Nearly 200 migrant workers died in road accidents in India while returning to their village homes during the world’s longest coronavirus lockdown, a charity has said.
Tens of thousands of people walked home from India’s big cities after losing their jobs when one of the world’s strictest lockdowns was introduced and all public transport was suspended to contain the spread of the new coronavirus in late March.
More than 1,400 road accidents killed 750 people, including 198 migrant workers, between March 25 and May 31, according to the SaveLIFE Foundation, a charity that works towards improving road safety and emergency care in India.

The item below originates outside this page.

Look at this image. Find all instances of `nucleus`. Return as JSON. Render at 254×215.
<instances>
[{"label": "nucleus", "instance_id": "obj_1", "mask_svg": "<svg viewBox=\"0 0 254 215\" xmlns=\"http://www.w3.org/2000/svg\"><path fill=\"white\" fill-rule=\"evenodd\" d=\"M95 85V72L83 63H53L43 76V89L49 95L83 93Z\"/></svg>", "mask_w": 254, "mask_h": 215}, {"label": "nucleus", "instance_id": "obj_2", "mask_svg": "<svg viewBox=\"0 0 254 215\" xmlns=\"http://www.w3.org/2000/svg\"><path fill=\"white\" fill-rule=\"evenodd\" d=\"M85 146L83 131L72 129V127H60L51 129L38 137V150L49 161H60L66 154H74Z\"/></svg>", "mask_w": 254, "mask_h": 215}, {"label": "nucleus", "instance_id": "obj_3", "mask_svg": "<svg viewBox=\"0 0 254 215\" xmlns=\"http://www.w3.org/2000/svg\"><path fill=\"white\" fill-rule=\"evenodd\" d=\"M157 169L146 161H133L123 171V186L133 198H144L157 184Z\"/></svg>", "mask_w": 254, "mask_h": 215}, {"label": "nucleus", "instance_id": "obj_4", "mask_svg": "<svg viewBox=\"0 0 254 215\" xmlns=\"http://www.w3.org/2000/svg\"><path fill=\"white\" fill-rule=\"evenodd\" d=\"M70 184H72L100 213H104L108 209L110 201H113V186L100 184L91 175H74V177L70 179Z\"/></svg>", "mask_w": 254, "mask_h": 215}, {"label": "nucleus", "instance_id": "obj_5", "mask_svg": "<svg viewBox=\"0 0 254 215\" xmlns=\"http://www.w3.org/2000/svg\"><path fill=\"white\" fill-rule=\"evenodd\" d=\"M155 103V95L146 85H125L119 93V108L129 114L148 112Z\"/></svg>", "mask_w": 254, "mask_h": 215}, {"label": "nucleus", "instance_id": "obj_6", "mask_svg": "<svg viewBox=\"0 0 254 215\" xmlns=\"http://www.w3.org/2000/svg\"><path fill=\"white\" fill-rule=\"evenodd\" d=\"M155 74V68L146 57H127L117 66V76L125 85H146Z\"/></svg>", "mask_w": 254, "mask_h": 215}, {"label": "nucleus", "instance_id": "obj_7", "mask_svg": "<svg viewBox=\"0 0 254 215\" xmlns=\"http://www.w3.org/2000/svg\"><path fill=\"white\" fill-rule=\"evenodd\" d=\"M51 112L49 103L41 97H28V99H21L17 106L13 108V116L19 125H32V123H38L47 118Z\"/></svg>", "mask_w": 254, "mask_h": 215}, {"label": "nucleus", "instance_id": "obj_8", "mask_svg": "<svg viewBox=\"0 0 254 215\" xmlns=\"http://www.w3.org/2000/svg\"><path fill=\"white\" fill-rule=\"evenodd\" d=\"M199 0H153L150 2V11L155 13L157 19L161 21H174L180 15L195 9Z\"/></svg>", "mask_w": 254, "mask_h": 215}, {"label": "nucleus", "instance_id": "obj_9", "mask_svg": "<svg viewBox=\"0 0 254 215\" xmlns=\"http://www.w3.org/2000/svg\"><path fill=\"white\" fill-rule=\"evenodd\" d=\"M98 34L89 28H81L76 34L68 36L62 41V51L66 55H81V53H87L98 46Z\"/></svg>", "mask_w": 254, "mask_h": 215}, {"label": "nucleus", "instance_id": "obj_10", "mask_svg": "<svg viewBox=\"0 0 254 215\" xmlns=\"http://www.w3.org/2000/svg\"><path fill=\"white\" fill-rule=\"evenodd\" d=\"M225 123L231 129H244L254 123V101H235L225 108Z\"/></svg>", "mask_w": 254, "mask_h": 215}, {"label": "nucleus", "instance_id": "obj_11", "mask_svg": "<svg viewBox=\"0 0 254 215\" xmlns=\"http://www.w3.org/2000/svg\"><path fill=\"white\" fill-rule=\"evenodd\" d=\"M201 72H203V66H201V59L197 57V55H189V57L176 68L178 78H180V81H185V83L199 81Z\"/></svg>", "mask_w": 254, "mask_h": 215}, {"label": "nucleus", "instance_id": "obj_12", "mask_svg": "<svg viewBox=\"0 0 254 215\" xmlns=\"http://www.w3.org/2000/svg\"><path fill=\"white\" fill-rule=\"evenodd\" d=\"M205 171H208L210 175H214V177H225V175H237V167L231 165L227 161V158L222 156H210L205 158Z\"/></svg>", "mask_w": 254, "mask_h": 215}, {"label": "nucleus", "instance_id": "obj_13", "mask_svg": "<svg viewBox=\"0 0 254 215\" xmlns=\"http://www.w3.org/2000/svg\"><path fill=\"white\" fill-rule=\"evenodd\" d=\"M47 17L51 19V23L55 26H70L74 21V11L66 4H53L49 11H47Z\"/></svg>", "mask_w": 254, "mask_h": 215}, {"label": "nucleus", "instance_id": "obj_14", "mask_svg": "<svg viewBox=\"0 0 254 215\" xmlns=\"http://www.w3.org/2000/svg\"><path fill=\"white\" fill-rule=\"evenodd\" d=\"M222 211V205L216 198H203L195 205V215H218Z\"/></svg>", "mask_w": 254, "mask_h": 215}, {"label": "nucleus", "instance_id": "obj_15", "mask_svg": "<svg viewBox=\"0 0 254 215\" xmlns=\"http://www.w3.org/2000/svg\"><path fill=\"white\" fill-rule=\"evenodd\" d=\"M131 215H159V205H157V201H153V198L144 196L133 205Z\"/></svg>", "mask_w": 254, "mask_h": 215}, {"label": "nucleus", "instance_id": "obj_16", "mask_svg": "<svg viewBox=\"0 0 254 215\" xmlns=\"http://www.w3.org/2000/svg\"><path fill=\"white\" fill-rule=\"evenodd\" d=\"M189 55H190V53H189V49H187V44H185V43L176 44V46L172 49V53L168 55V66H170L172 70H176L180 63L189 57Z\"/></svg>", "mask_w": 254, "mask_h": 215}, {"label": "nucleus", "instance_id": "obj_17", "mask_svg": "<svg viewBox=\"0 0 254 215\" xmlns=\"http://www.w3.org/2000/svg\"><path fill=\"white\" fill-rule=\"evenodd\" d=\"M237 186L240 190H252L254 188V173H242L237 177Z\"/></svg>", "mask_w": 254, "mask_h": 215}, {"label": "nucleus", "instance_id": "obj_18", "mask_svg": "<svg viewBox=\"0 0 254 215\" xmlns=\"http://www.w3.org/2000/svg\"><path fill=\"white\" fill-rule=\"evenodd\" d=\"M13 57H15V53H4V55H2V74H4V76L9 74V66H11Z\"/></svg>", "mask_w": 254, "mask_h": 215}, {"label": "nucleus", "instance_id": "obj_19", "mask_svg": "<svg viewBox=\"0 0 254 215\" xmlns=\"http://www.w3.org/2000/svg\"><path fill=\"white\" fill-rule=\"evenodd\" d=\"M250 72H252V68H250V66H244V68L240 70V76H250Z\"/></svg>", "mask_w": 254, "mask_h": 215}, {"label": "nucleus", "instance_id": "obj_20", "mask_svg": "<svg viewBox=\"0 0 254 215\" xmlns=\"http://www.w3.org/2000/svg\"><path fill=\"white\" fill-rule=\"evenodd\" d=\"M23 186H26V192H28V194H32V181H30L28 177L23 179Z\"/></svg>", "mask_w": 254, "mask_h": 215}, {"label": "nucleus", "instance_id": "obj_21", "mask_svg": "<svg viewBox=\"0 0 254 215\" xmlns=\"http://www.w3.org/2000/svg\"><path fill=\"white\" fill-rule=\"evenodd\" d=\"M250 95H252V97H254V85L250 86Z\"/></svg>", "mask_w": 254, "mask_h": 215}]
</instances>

The migrants lost their lives while walking, cycling and travelling in trucks and vans in intense heat, as well as in massive crashes involving state-organised buses, it said, blaming speeding and driver fatigue.
India’s cases of coronavirus crossed 190,000 on June 2, overtaking France to become seventh highest in the world, as the government eased back on a two-month lockdown on 1.3 billion people in all but high-risk zones.
“With COVID-19 still very much around, we simply can’t afford to burden our already over-burdened healthcare system with road crash related trauma,” Piyush Tewari, head of the SaveLIFE Foundation, said in a statement on June 3.
“It is critical that states enhance enforcement to prevent road crashes.”
A speeding bus ran over and killed six migrant workers as they walked home last month, days after a train crushed 16 migrants who fell asleep on a railway line, sparking anger on social media.
After weeks of criticism and stories of hardship — including that of a 15-year-old girl who carried her injured father 1,200 km across India by bike — the government is now running trains and buses to help people get home.
Thousands of migrants packed into trains that resumed services across the country on Monday, raising fears about the pandemic spreading through villages as new infections are increasing.
The SaveLIFE Foundation said almost half of road accident fatalities — involving 94 migrant workers – took place in the northern state of Uttar Pradesh, which is home to millions of migrants, followed by central Madhya Pradesh and eastern Bihar.